### Written instruction
Can you write out the items again, starting at the line containing "this 300×169 image." and ending at the last item, with "flaws" substituted for "damaged or defective things" and nothing else changed?

### Supplied material
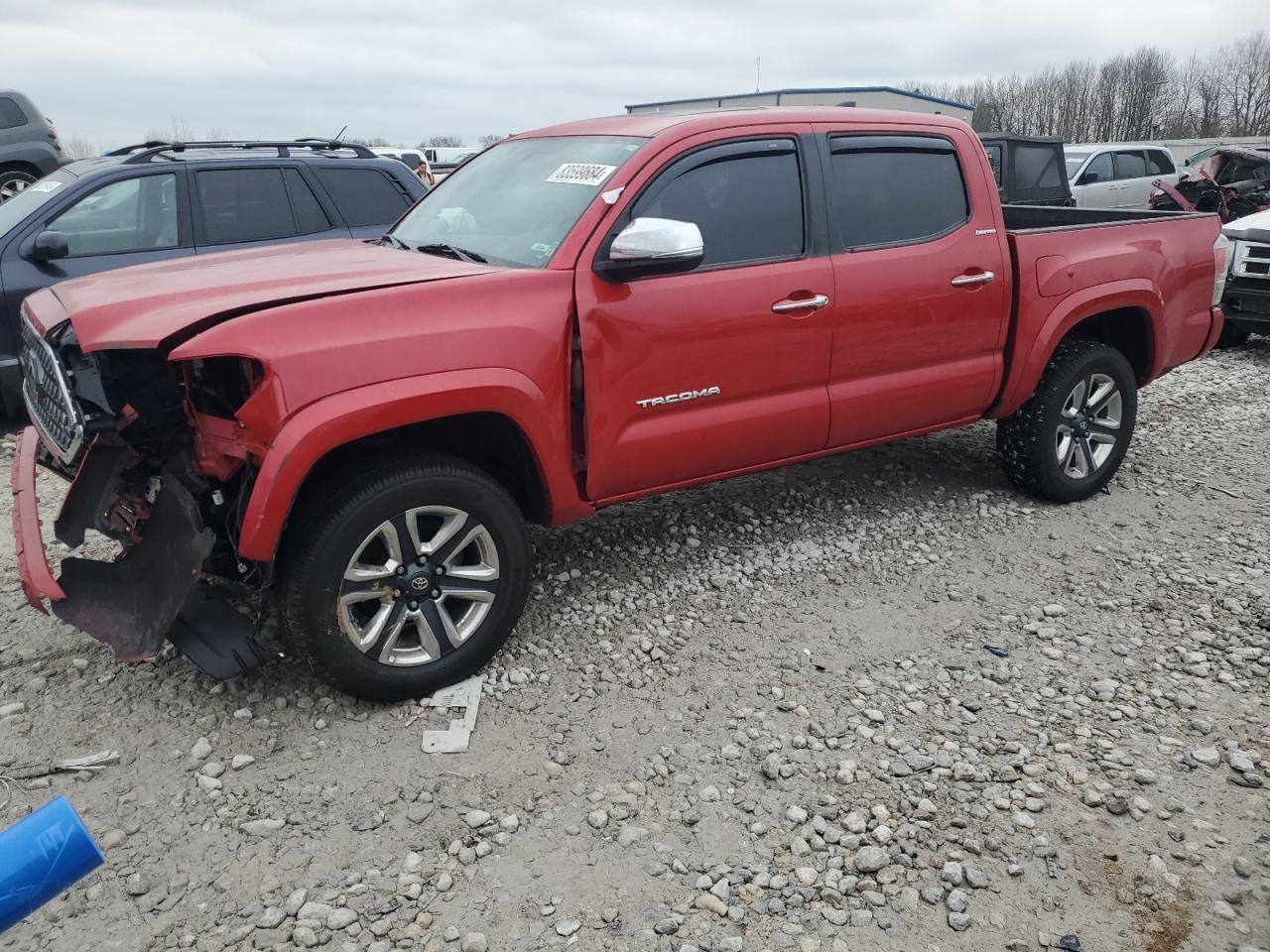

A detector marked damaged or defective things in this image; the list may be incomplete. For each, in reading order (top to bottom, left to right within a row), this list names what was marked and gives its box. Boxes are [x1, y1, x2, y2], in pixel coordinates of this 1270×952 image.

detached front bumper [11, 426, 65, 611]
damaged front end [13, 301, 277, 680]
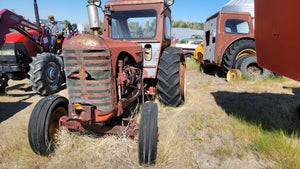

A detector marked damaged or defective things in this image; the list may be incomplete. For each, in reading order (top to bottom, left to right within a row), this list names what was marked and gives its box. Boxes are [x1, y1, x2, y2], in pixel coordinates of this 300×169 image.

rusted metal surface [63, 34, 116, 112]
rusted metal surface [254, 0, 300, 82]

### Reply
A detector marked flaws in this image; the list may be incomplete. For each, in reading order (top to bottom, left to right within a row), this list names what was marked and gives its box. Boxes are [x1, y1, x2, y2], in pixel coordinates of this 300×169 image.

rusted metal surface [63, 34, 116, 112]
rusted metal surface [254, 0, 300, 82]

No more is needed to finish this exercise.